La invención se compone de una matriz de polímero de silicona catalizada por platino suspendida en cuyo interior se encuentran imanes de neodimio-hierro-boro a nanoescala; ha sido ideado para producir resultados en dispositivos bioelectrónicos autoamplificados súper eficientes, suaves y flexibles.

Los sensores de diagnóstico implantables y portátiles utilizan los movimientos del cuerpo humano para generar energía. La mejor característica de los sensores es que estar mojados no afectará su eficacia.
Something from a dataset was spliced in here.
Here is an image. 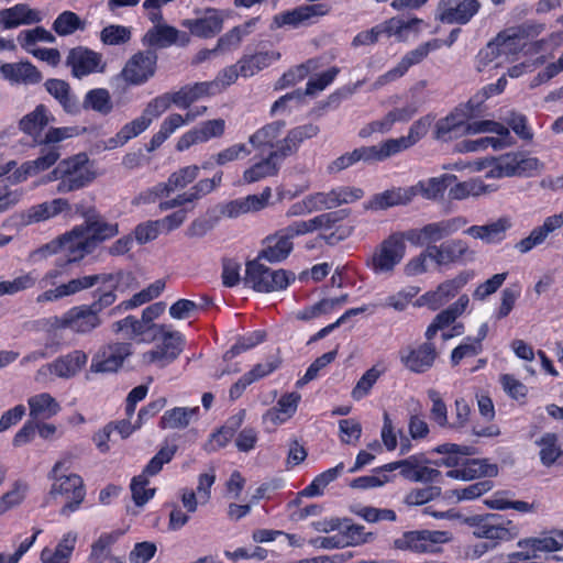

No se desactivarán ni dejarán de funcionar debido a la lluvia o el sudor.

“Nuestro hallazgo abre una nueva vía para la energía práctica, las tecnologías de detección y terapéuticas que están centradas en el cuerpo humano y pueden conectarse al Internet de las cosas”, dijo el líder del estudio Jun Chen.

“Lo que hace que esta tecnología sea única es que permite a las personas estirarse y moverse con comodidad cuando el dispositivo se presiona contra la piel humana, y debido a que se basa en el magnetismo en lugar de la electricidad, la humedad y nuestro propio sudor no comprometen su eficacia”. Además, el invento de Chen y su equipo tiene un efecto magnetoelástico cuatro veces mayor que los dispositivos de aleación de metal rígido del mismo tamaño.

El gran avance que logró este esfuerzo fue la generación de electricidad, una corriente eléctrica de 4,27 miliamperios por centímetro cuadrado. Esto es 10,000 veces más eficiente en comparación con los métodos convencionales que se usaban anteriormente.

Se están probando otras tecnologías en todo el mundo, pero no son rival para los generadores portátiles de Chen. No cumplen con uno u otro requisito. Algunos dispositivos en cuestión son demasiado rígidos para doblarse lo suficiente como para comprimirlos contra la piel, otros dependen de la electricidad estática que no genera suficiente energía y sufren de humedad.

Sin embargo, el magnetoelástico de Chen se mantiene al día con sus niveles de rendimiento superiores sin importar la situación o el entorno que los rodea. De manera fascinante, siguieron actuando después de estar empapados en sudor artificial durante una semana. El equipo ha solicitado una patente para la tecnología y continuará descubriendo aplicaciones nuevas y prácticas.